I don’t know how many people know this, but rip currents, on average, kill more people each year across the U.S. than tornadoes, floods, or hurricanes. Only heat waves rank higher than rip currents in the number of overall weather or ocean/lake-related phenomena. This said, as more and more people take to the water more often, and populations continue to grow along our shorelines, it’s good to know exactly what a rip current is and how to stay safe if you are caught in such.
Rip currents are channeled currents of water flowing away from shore. They typically extend from the shoreline, through the surf zone, and past the line of breaking waves. Rip currents can occur at any beach with breaking waves, including the Great Lakes.
Rip currents most typically form at low spots or breaks in sandbars, and also near structures such as groins, jetties and piers. Rip currents can be very narrow or extend in widths to hundreds of yards.

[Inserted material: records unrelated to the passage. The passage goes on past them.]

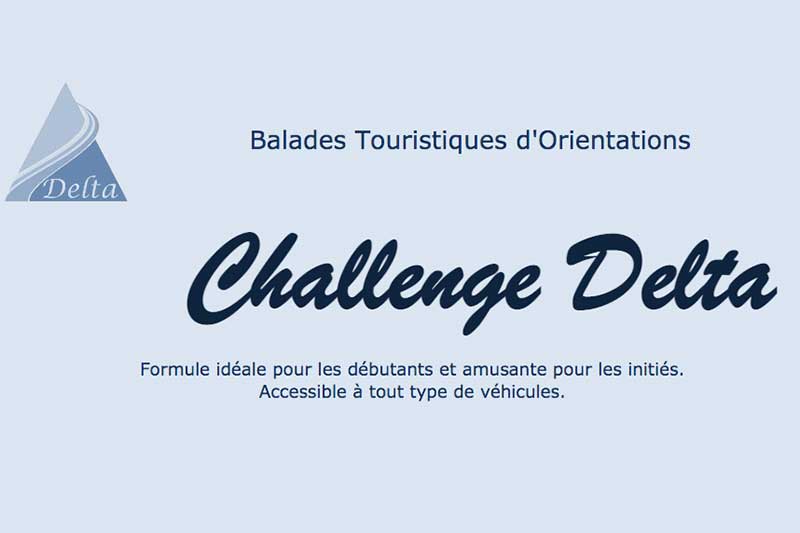 Delta

Balades Touristiques d'Orientations

Challenge Delta

Formule idéale pour les débutants et amusante pour les initiés.
Accessible à tout type de véhicules.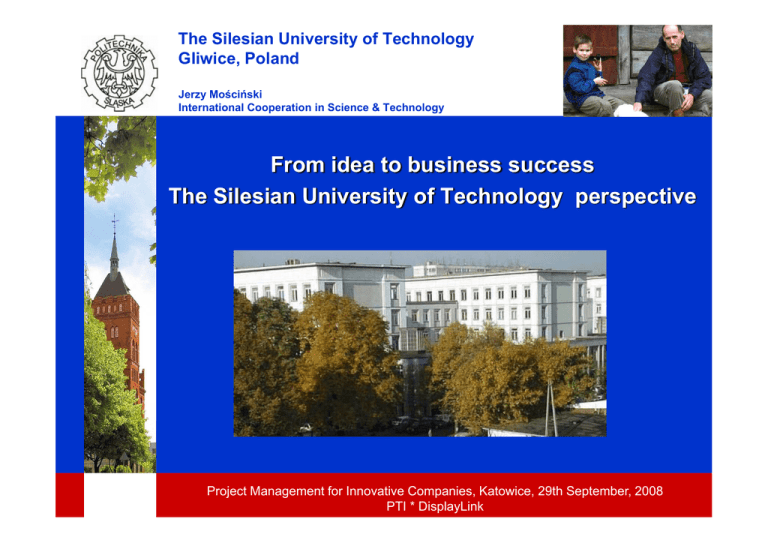 POLITECHNIKA ŚLĄSKA

The Silesian University of Technology
Gliwice, Poland

Jerzy Mościński
International Cooperation in Science & Technology

From idea to business success
The Silesian University of Technology perspective

Project Management for Innovative Companies, Katowice, 29th September, 2008
PTI * DisplayLink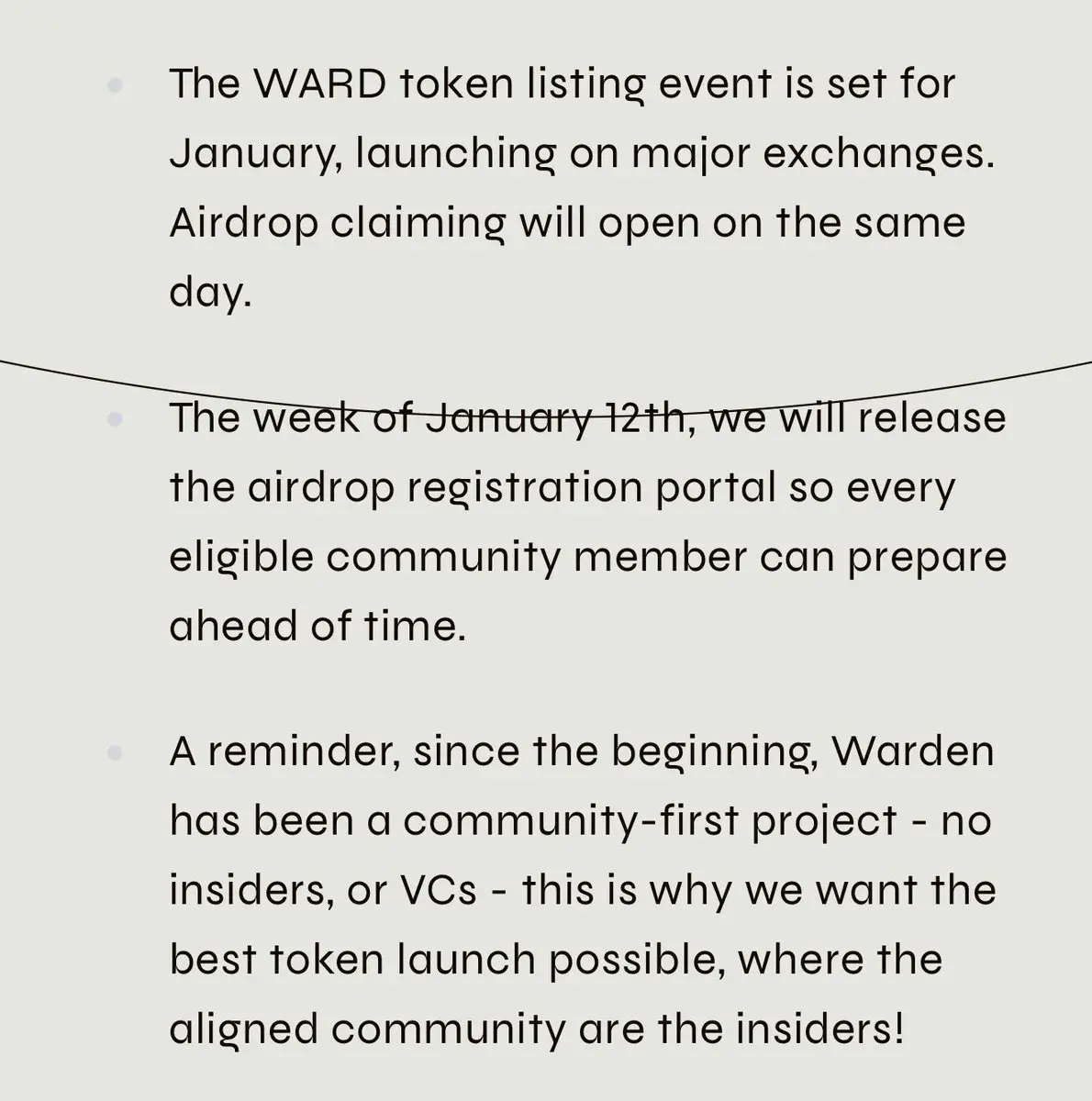 - The WARD token listing event is set for January, launching on major exchanges. Airdrop claiming will open on the same day.

- The week of January 12th, we will release the airdrop registration portal so every eligible community member can prepare ahead of time.

- A reminder, since the beginning, Warden has been a community-first project - no insiders, or VCs - this is why we want the best token launch possible, where the aligned community are the insiders!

The seaward pull of rip currents varies: sometimes the rip current ends just beyond the line of breaking waves, but more powerful rip currents continue to push hundreds of yards offshore.
Rip currents can cause emotional distress, panic, contusions/abrasions, internal/external injuries, suffocation and death due to drowning. The United States Lifesaving Association attributes 80 percent of all surf zone rescues to rip currents.
A daily rip current outlook is included in the Surf Zone Forecast, which is issued by many coastal National Weather Service offices. A three-tiered structure of "low", "moderate," or "high" is used to describe the rip current risk.
If caught in a rip current:
Don’t fight the current.
Escape the current by swimming in a direction following the shoreline. When free of the current, swim at an angle – away from the current – toward shore.
If you are unable to escape by swimming, float or tread water.
When the current weakens, swim at an angle away from the current toward shore.
If at any time you feel you will be unable to reach shore, draw attention to yourself: Face the shore, call or wave for help.